SELECTED TEXT:
+--
Velocity Reviews > Insert item before each element of a list

# Insert item before each element of a list

Hans Mulder
Guest
Posts: n/a

 10-11-2012
On 9/10/12 04:39:28, rusi wrote:
> On Oct 9, 7:34 am, rusi <(E-Mail Removed)> wrote:
>> How about a 2-paren version?
>>
>>>>> x = [1,2,3]
>>>>> reduce(operator.add, [['insert', a] for a in x])

>>
>> ['insert', 1, 'insert', 2, 'insert', 3]

>
> Or if one prefers the different parens on the other side:
>
>>>> reduce(operator.add, (['insert', a] for a in x))

> ['insert', 1, 'insert', 2, 'insert', 3]

Or, if you don't want to import the operator module:

sum((['insert', a] for a in x), [])

-- HansM

Terry Reedy
Guest
Posts: n/a

 10-11-2012
On 10/11/2012 6:21 PM, Hans Mulder wrote:
> On 9/10/12 04:39:28, rusi wrote:
>> On Oct 9, 7:34 am, rusi <(E-Mail Removed)> wrote:
>>> How about a 2-paren version?
>>>
>>>>>> x = [1,2,3]
>>>>>> reduce(operator.add, [['insert', a] for a in x])
>>>
>>> ['insert', 1, 'insert', 2, 'insert', 3]

>>
>> Or if one prefers the different parens on the other side:
>>
>>>>> reduce(operator.add, (['insert', a] for a in x))

>> ['insert', 1, 'insert', 2, 'insert', 3]

>
> Or, if you don't want to import the operator module:
>
> sum((['insert', a] for a in x), [])
+--
DATA PROVIDED:
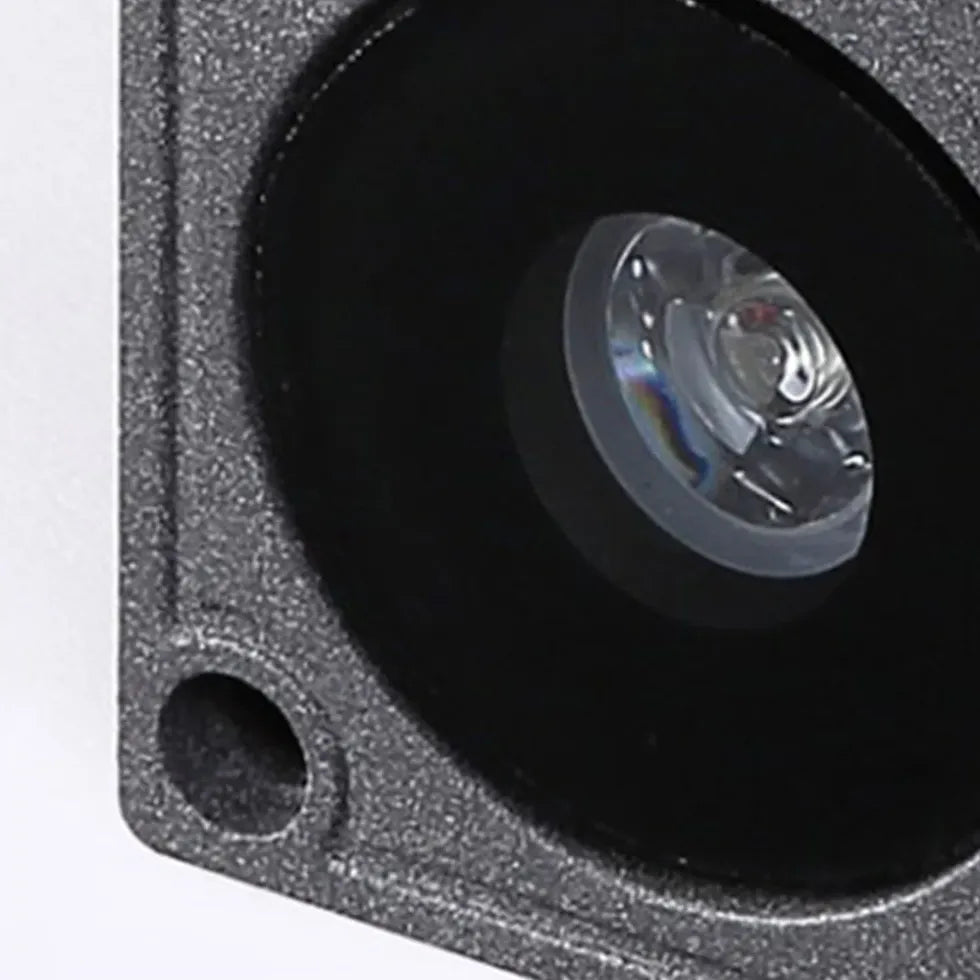 Steinleuchten moderne minimalistische Außenbeleuchtung für Garten - Clowas.de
+--
DIRECTIONS:
1. Name everyone who posts in the forum thread on inserting an item before each list element or is quoted in it by name. Give each person once.
2. Resume the forum thread on inserting an item before each list element, starting right after its last line.
The lines after the text don't matter here.

ANSWERS IN ORDER:
1. Hans Mulder, rusi, Terry Reedy

2.
All of the solutions based on adding (concatenating) lists create an
unneeded temporary list for each addition except the last and run in
O(n**2) time. Starting with one list and appending or extending (which
does two appends here) is the 'proper' approach to get an O(N) algorithm.

This does not matter for n=3, but for n = 10000 it would.

expanded = []
expand = expand.append
for item in source:
expand('insert')
expand(item)

is hard to beat for clarity and time.

expanded = []
expand = expand.extend
for item in source:
expand(['insert', item])

might be faster if creating the list is faster than the second expand
call. Note that a typical lisp-like version would recursively traverse
source to nil and build expanded from tail to head by using the
equivalent of
return ['insert' item].extend(expanded)
Extend would be O(1) here also since it would at worst scan the new list
of length 2 for each of the items in the source.

def interleave(source):
for item in source:
yield 'insert'
yield item

list(interleave(source))

might also be faster since it avoids the repeated python level call. I
prefer it anyway as modern, idiomatic python in that it separates
interleaving from creating a list. In many situations, creating a list
from the interleaved stream will not be needed.

--
Terry Jan Reedy

Steven D'Aprano
Guest
Posts: n/a

 10-12-2012
On Fri, 12 Oct 2012 00:21:57 +0200, Hans Mulder wrote:

> On 9/10/12 04:39:28, rusi wrote:
>> On Oct 9, 7:34 am, rusi <(E-Mail Removed)> wrote:
>>> How about a 2-paren version?
>>>
>>>>>> x = [1,2,3]
>>>>>> reduce(operator.add, [['insert', a] for a in x])
>>>
>>> ['insert', 1, 'insert', 2, 'insert', 3]

>>
>> Or if one prefers the different parens on the other side:
>>
>>>>> reduce(operator.add, (['insert', a] for a in x))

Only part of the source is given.